INPUT FOR THIS TASK:
****************************************
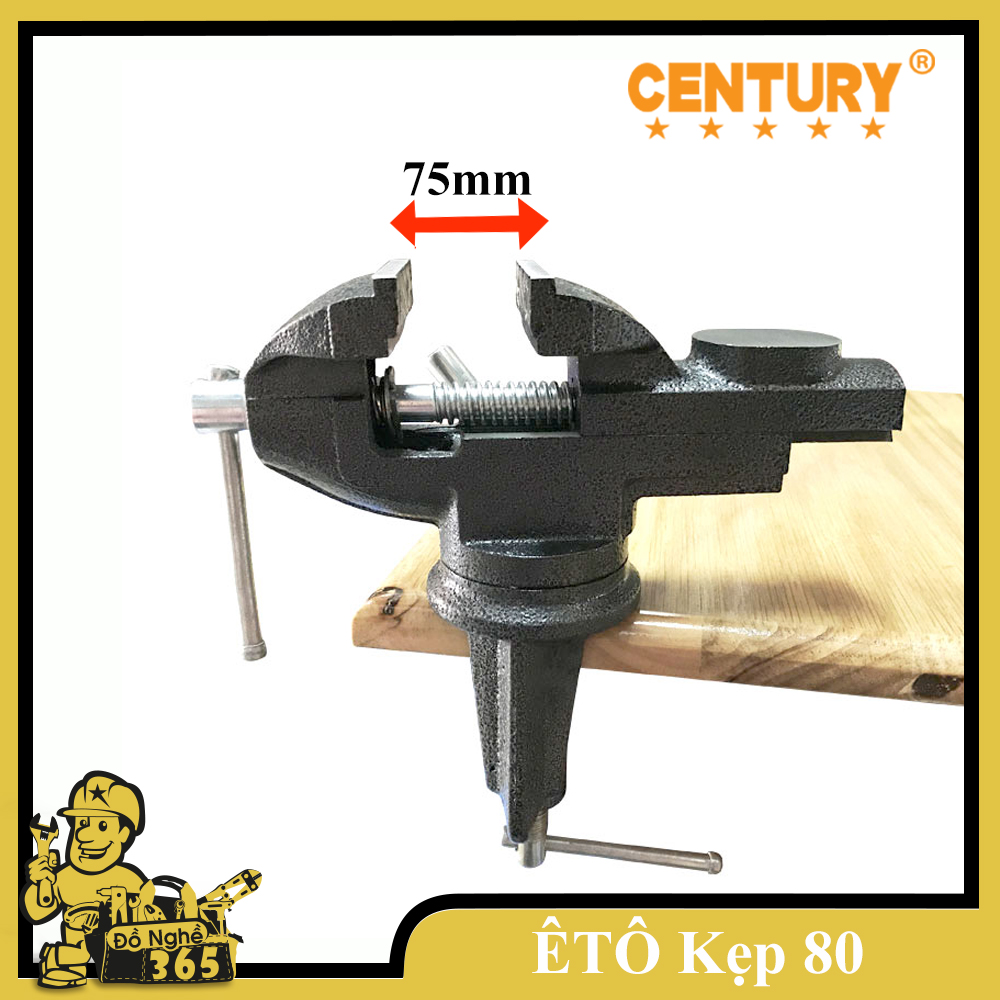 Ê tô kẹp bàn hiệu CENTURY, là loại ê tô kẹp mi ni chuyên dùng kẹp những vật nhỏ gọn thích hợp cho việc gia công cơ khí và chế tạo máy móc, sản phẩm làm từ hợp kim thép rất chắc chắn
****************************************
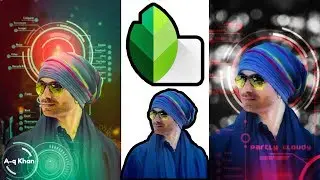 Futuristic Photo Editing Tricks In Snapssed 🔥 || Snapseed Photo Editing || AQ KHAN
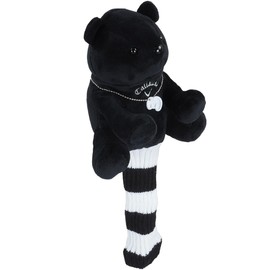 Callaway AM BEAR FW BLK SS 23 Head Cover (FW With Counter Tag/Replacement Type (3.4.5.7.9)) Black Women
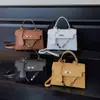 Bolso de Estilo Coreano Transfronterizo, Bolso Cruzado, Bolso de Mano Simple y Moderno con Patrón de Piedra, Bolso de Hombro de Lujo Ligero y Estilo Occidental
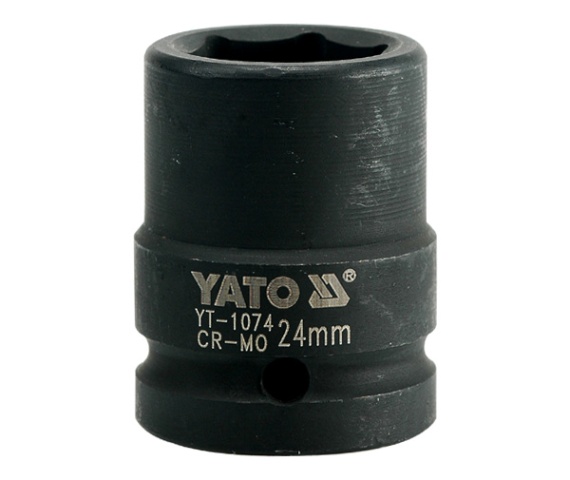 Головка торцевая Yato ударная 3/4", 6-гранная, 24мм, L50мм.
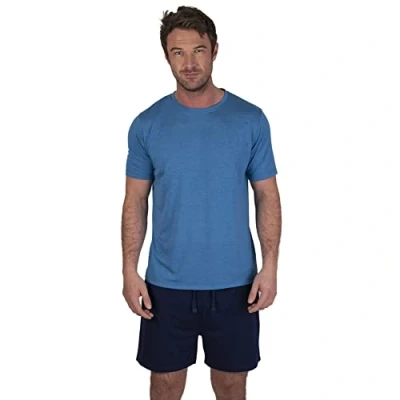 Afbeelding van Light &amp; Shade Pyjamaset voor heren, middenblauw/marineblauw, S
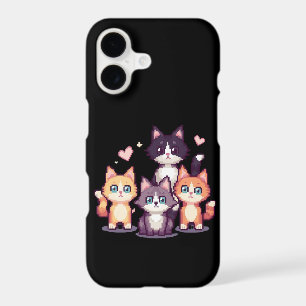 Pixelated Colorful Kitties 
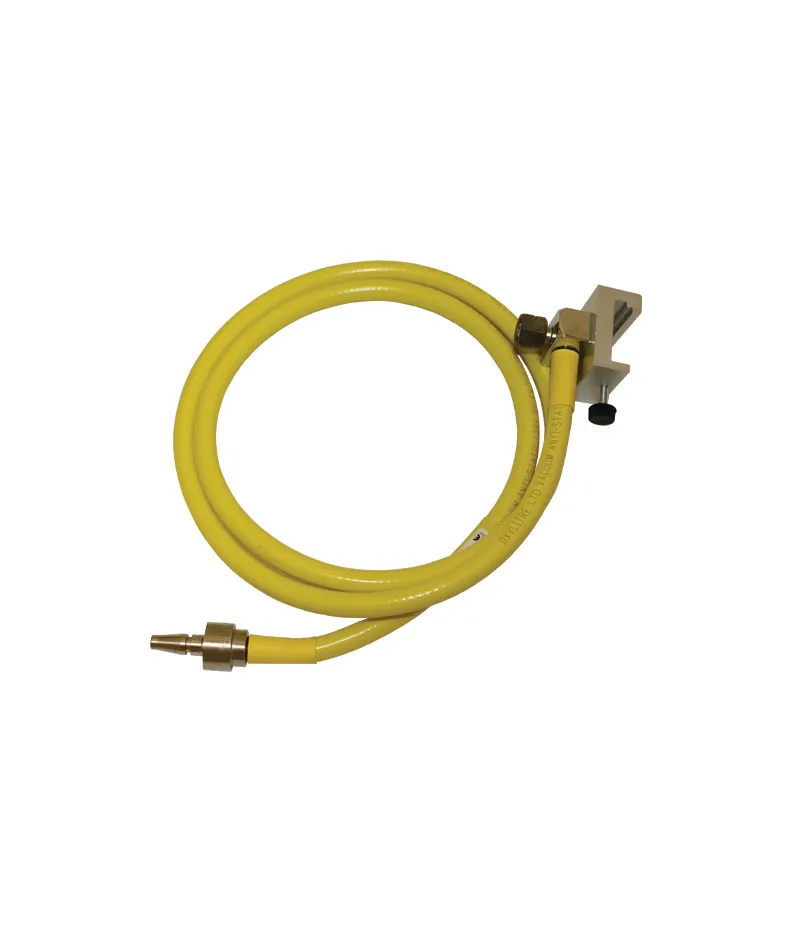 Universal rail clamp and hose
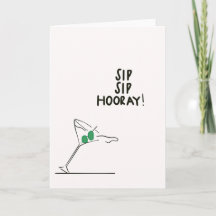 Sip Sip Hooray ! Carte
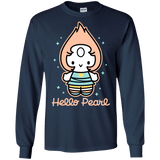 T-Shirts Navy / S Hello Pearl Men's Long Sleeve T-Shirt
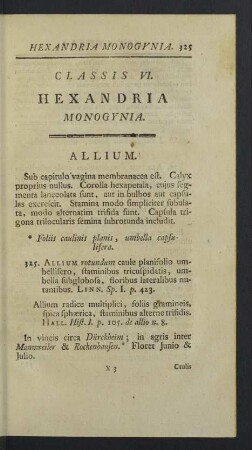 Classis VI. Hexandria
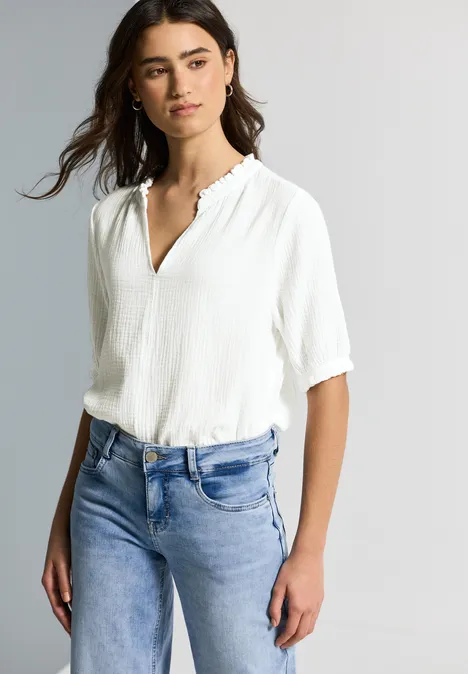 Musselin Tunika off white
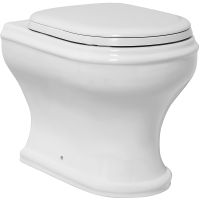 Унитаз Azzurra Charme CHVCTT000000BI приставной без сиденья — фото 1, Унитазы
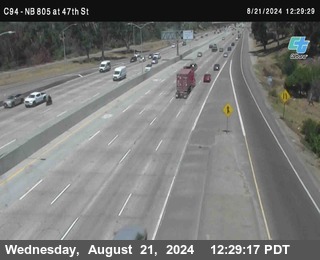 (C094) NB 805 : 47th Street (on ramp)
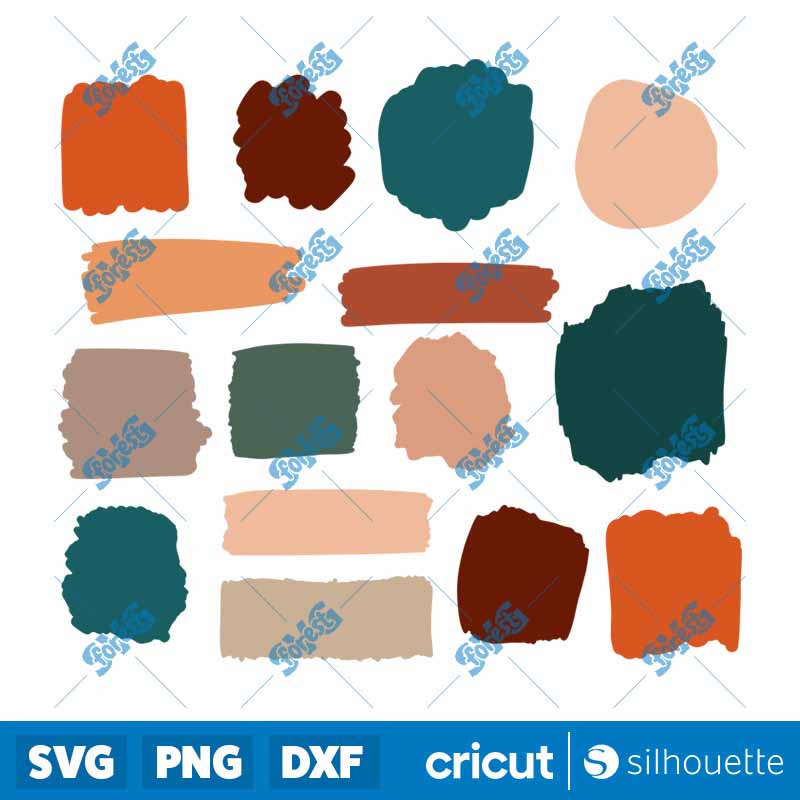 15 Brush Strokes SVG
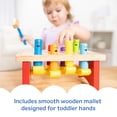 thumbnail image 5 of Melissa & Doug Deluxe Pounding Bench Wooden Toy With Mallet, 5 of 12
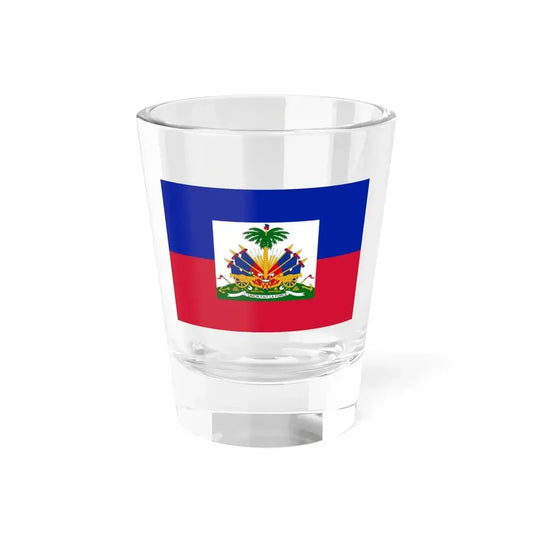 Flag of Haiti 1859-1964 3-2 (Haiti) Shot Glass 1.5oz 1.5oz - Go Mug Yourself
****************************************
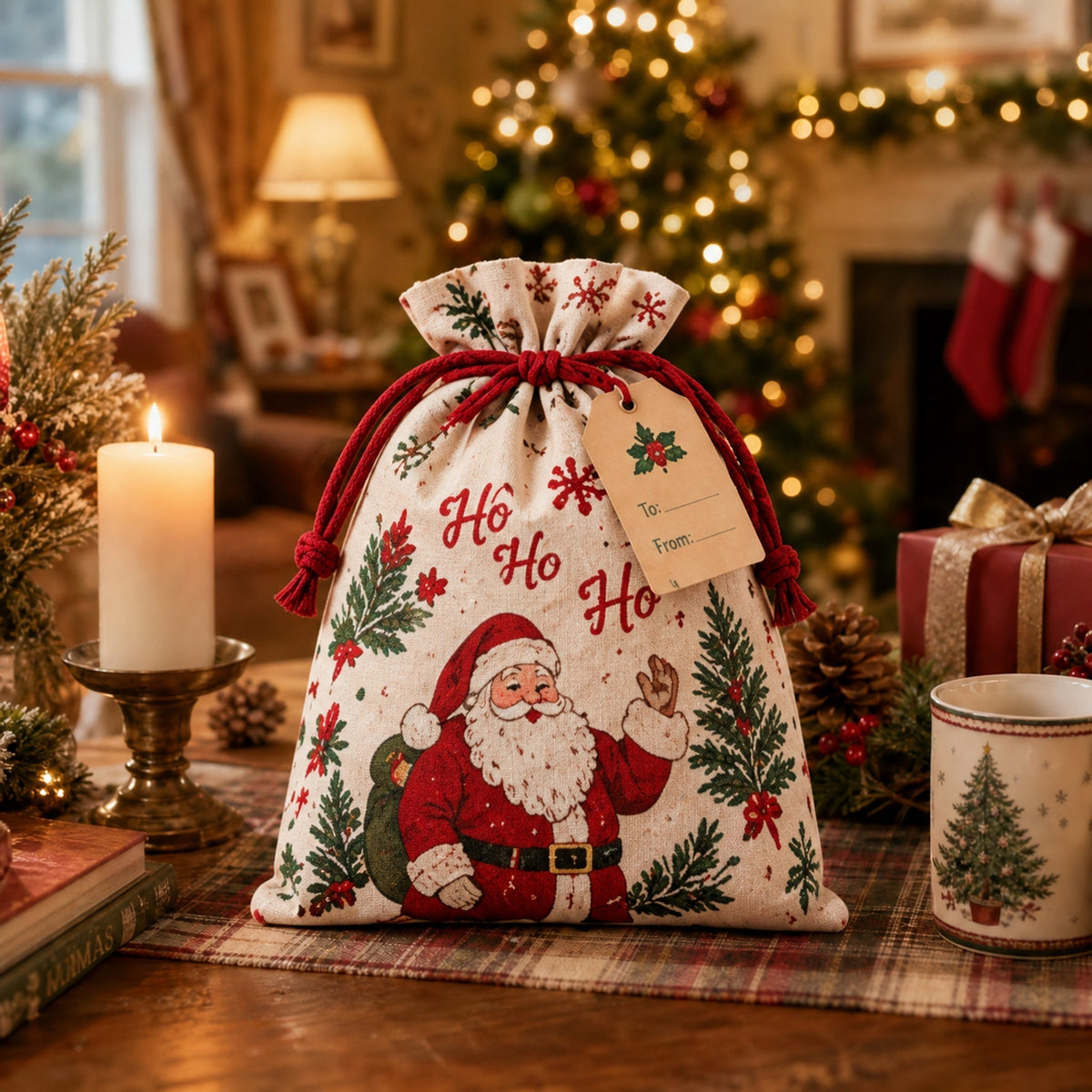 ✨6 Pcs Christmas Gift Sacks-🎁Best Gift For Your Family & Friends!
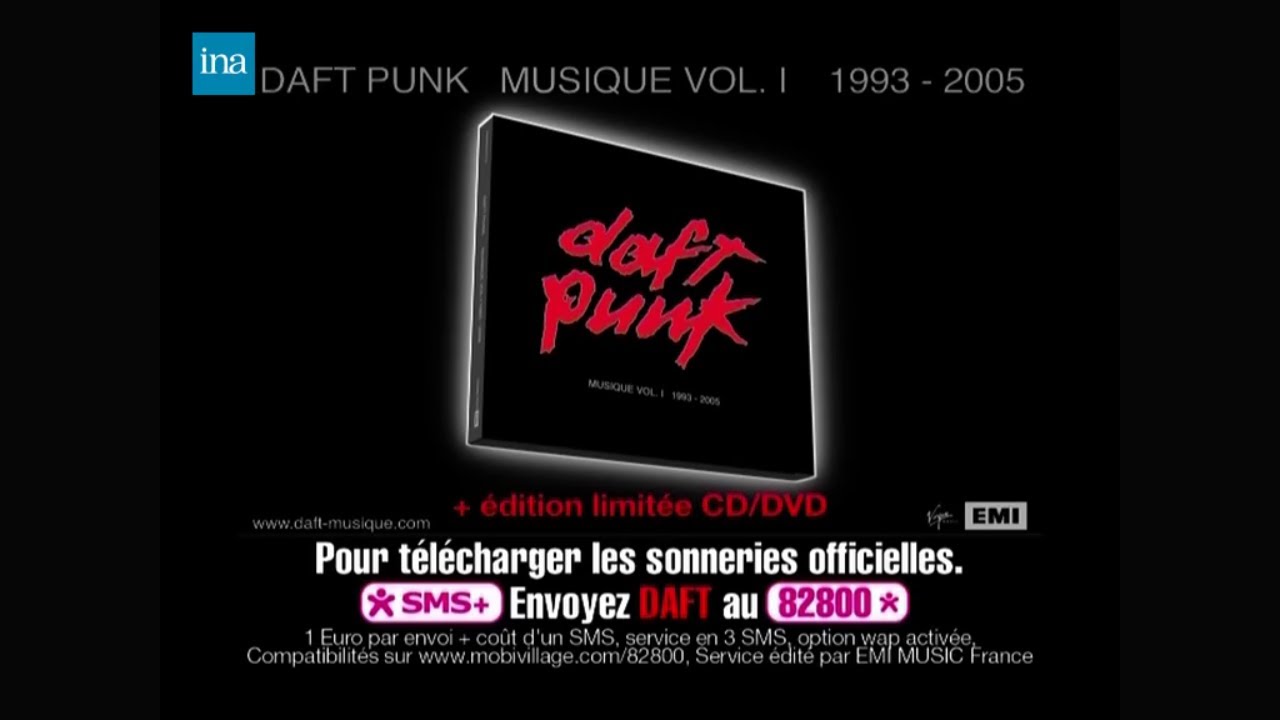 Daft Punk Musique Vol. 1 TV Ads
****************************************
WHAT TO DO: What you return from the records above should be exactly everything from the line with "Унитаз Azzurra Charme" down to the line with "Flag of Haiti", both kept, and no pictures.

ANSWER TO THE EXERCISE:
 Унитаз Azzurra Charme CHVCTT000000BI приставной без сиденья — фото 1, Унитазы
 (C094) NB 805 : 47th Street (on ramp)
 15 Brush Strokes SVG
 thumbnail image 5 of Melissa & Doug Deluxe Pounding Bench Wooden Toy With Mallet, 5 of 12
 Flag of Haiti 1859-1964 3-2 (Haiti) Shot Glass 1.5oz 1.5oz - Go Mug Yourself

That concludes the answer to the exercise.